Reproduce exactly the lines of this material that begin at the line with "castillo medieval: Joven" and end at the line with "President Dwight D.", both included. Omit the pictures and everything else.

Records provided:
----------------------------------------
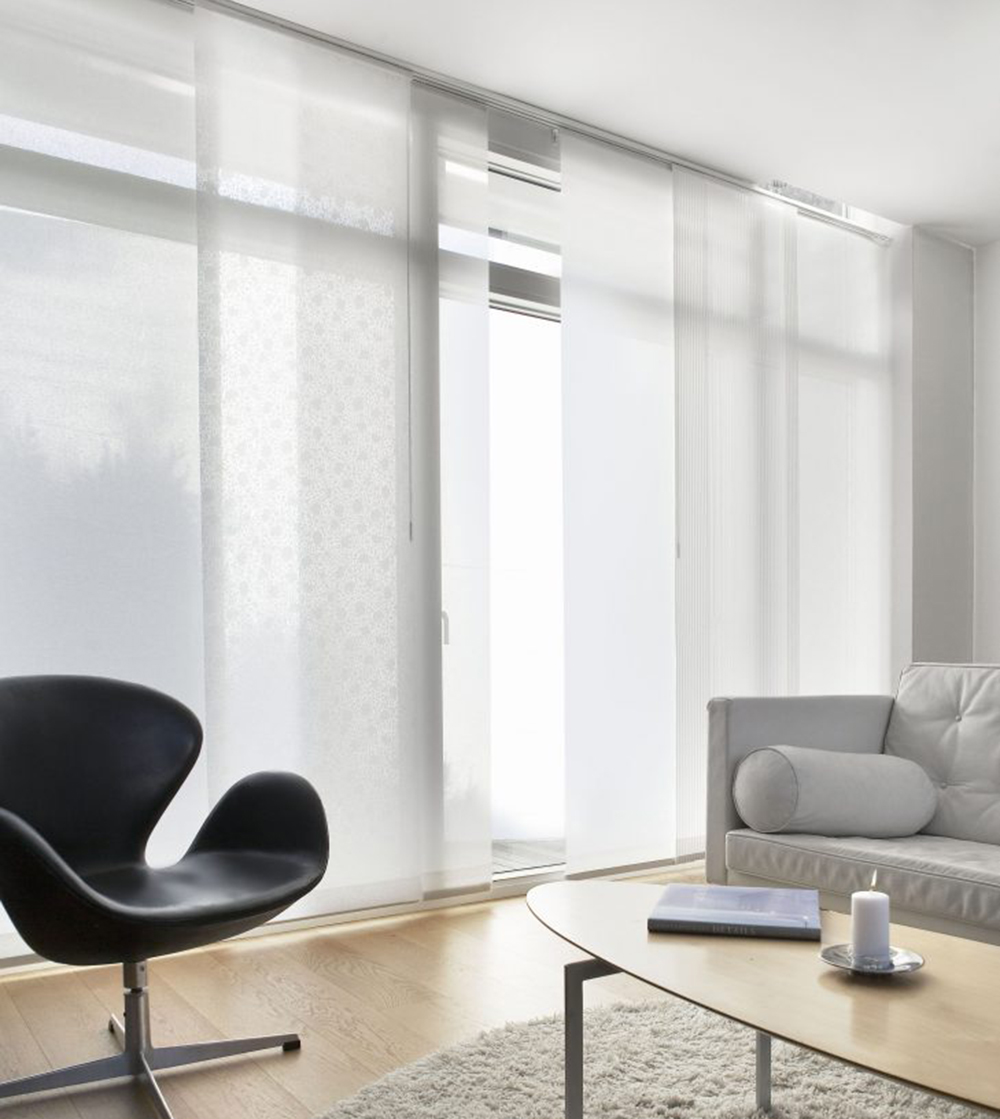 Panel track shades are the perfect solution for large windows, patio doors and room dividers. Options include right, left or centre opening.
----------------------------------------
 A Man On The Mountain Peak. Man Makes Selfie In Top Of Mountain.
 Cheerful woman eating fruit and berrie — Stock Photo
----------------------------------------
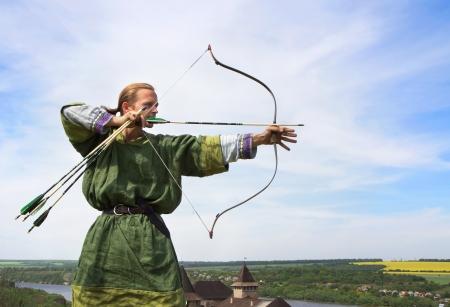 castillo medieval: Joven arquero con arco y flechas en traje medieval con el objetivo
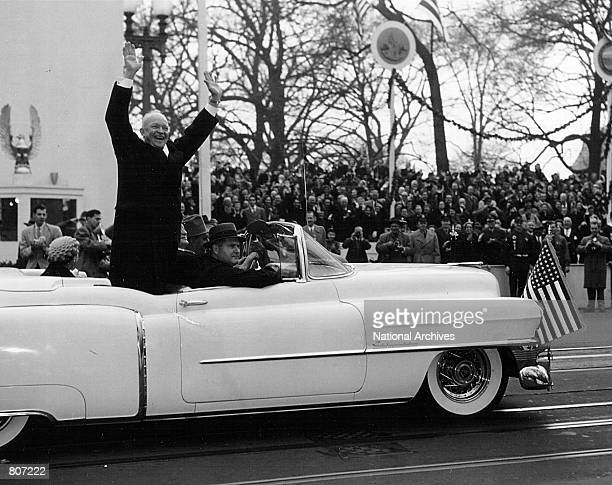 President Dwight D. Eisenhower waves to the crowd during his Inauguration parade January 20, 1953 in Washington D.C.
----------------------------------------
Reply:
 castillo medieval: Joven arquero con arco y flechas en traje medieval con el objetivo
 President Dwight D. Eisenhower waves to the crowd during his Inauguration parade January 20, 1953 in Washington D.C.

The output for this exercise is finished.